A light groom once a day should help tease out the tangles. Give the coat a thorough brush once a week, though. It would be best only to bathe your dog when they’re smelly and dirty rather than doing it every day. Bathing your dog too often will deplete their natural oils and leave the skin bare.

Also, check your pup’s teeth and ears when grooming. Finally, cut their nails when grooming, though you should be careful not to cut them too short, as it’s painful and they can bleed.

Health & Conditions 🏥

The Mauxie is generally a healthy breed with few health concerns to look out for. However, these dogs are hybrids, which means they can inherit either of their parent’s health issues, including intervertebral disc disease (IVDD), diabetes, deafness, obesity, epilepsy, patellar luxation, and liver problems. Mauxies are also prone to shaker syndrome, cryptorchidism, reverse sneezing, glaucoma, cataracts, and reverse sneezing.

You’ll only manage to avoid these health threats if you buy your dog from reputable breeders and can access your dog’s parent breed medical history. Also, ensure that your dog has complete vaccination.

Minor Conditions
  • White dog shaker syndrome
  • Cataracts
  • Deafness
Serious Conditions
  • Cryptorchidism
  • Glaucoma
  • Patellar luxation
  • Reverse sneezing
  • Liver problems
  • Obesity
  • IVDD
  • Diabetes
  • Epilepsy

Male vs. Female

A Mauxie’s temperament depends on the dog’s upbringing, training, and inherited traits and not sex. The only way to find the best dog is to let them pick you. Try spending time with the litter you are interested in; it’s impossible not to fall for a particular puppy!


3 Little-Known Facts About the Mauxie

1. Mauxies Are Registered Hybrid Dogs

The American Kennel Club only recognizes purebreds, so it’s the only place that you won’t find the hybrid Mauxie. However, many other bodies, including the Designer Dogs Kennel Club, the Dog Registry of America, and the Designer Breed Registry, gladly recognize this breed.

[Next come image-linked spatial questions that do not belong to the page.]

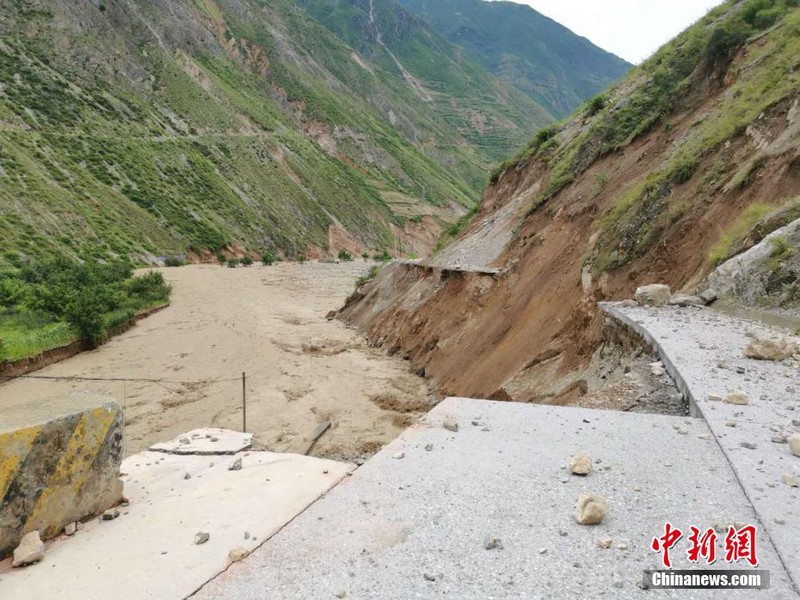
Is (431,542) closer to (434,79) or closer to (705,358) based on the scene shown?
(705,358)

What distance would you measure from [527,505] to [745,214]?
7.51 meters

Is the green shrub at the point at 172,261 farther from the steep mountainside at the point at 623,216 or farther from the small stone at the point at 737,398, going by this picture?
the small stone at the point at 737,398

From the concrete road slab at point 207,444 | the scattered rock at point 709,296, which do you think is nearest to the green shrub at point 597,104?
the scattered rock at point 709,296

You can find this dog highlighted by the American Canine Hybrid Club and the International Designer Canine Registry too.

2. Their Parent Breeds Are Among the Most Ancient

This dog’s Maltese heritage dates back up to 8,000 years! Archived reports place this breed in Italy, Egypt, Greece, and even Malta, where they get their name.

The Maltese was among the first breeds to grace New York’s first Westminster show in 1877. They’re also among the top 50 breeds registered by the American Kennel Club, recognized as the 42nd breed in 1888.

Dachshunds might not be as ancient as the Maltese, but they are still an old breed, starting in Germany over 600 years ago. The American Kennel Club featured them in its registry in 1885.

3. You Can Never Be Sure of This Dog’s Size and Temperament

Mauxies are hybrids, which means you can never predict which parent breed they’ll take after.

Hybrid puppies are a little more variable, unlike purebreds. You can find part of the litter resembling their Maltese parent, and the other siblings take after the Dachshund parent.

Your dog might combine the best traits from either parent. For instance, you can end up with a pup with a Maltese’s appearance but a Dachshund’s temperament and vice versa.


Final Thoughts

If you enjoy a pet with some individuality and spirit, find a Mauxie. These dogs might be small, but they certainly pack loads of personality.

Do ensure that you socialize them early and train them to your liking. Their tendency to snap is something you should be ready for just in case.